Reproduce the material below word for word, only the stretch from the line containing "SDO full-disk sequence" through the line containing "[106, 178, 207, 243].", with both of those lines included.
* * *
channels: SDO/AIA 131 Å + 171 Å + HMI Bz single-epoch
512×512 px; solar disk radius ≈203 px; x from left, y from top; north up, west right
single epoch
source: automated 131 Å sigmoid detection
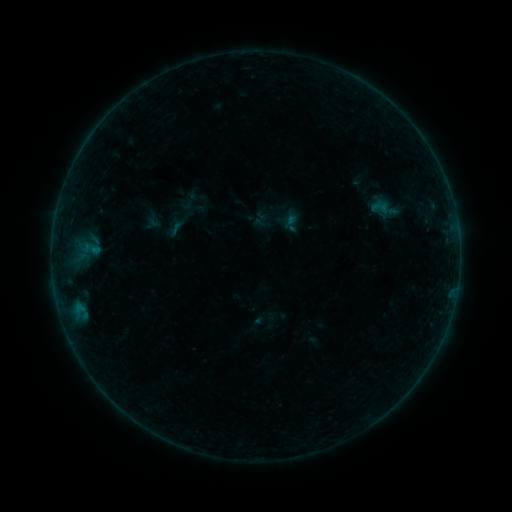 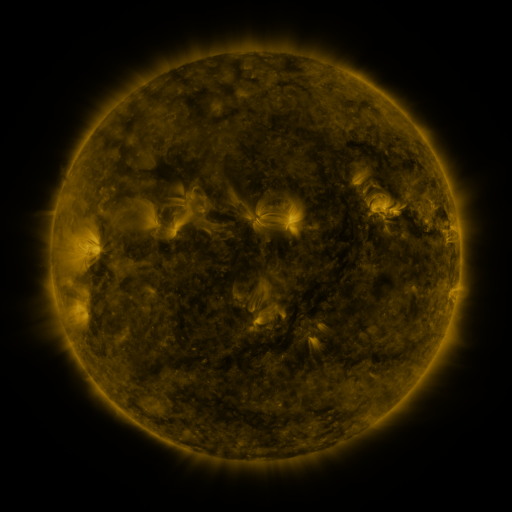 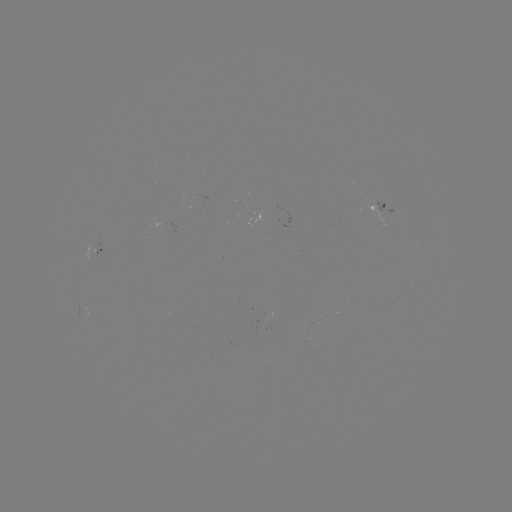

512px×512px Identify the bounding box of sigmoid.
* * *
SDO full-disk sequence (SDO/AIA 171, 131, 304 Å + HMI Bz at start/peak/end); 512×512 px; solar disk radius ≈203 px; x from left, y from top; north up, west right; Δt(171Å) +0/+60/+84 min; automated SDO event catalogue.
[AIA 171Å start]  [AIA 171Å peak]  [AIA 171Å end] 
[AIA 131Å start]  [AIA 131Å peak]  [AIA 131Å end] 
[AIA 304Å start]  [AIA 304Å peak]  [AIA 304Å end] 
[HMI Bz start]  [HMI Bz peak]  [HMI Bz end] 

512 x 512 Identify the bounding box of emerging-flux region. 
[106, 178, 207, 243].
* * *
▸ **SOLUTION**:
SDO full-disk sequence (SDO/AIA 171, 131, 304 Å + HMI Bz at start/peak/end); 512×512 px; solar disk radius ≈203 px; x from left, y from top; north up, west right; Δt(171Å) +0/+60/+84 min; automated SDO event catalogue.
[AIA 171Å start]  [AIA 171Å peak]  [AIA 171Å end] 
[AIA 131Å start]  [AIA 131Å peak]  [AIA 131Å end] 
[AIA 304Å start]  [AIA 304Å peak]  [AIA 304Å end] 
[HMI Bz start]  [HMI Bz peak]  [HMI Bz end] 

512 x 512 Identify the bounding box of emerging-flux region. 
[106, 178, 207, 243].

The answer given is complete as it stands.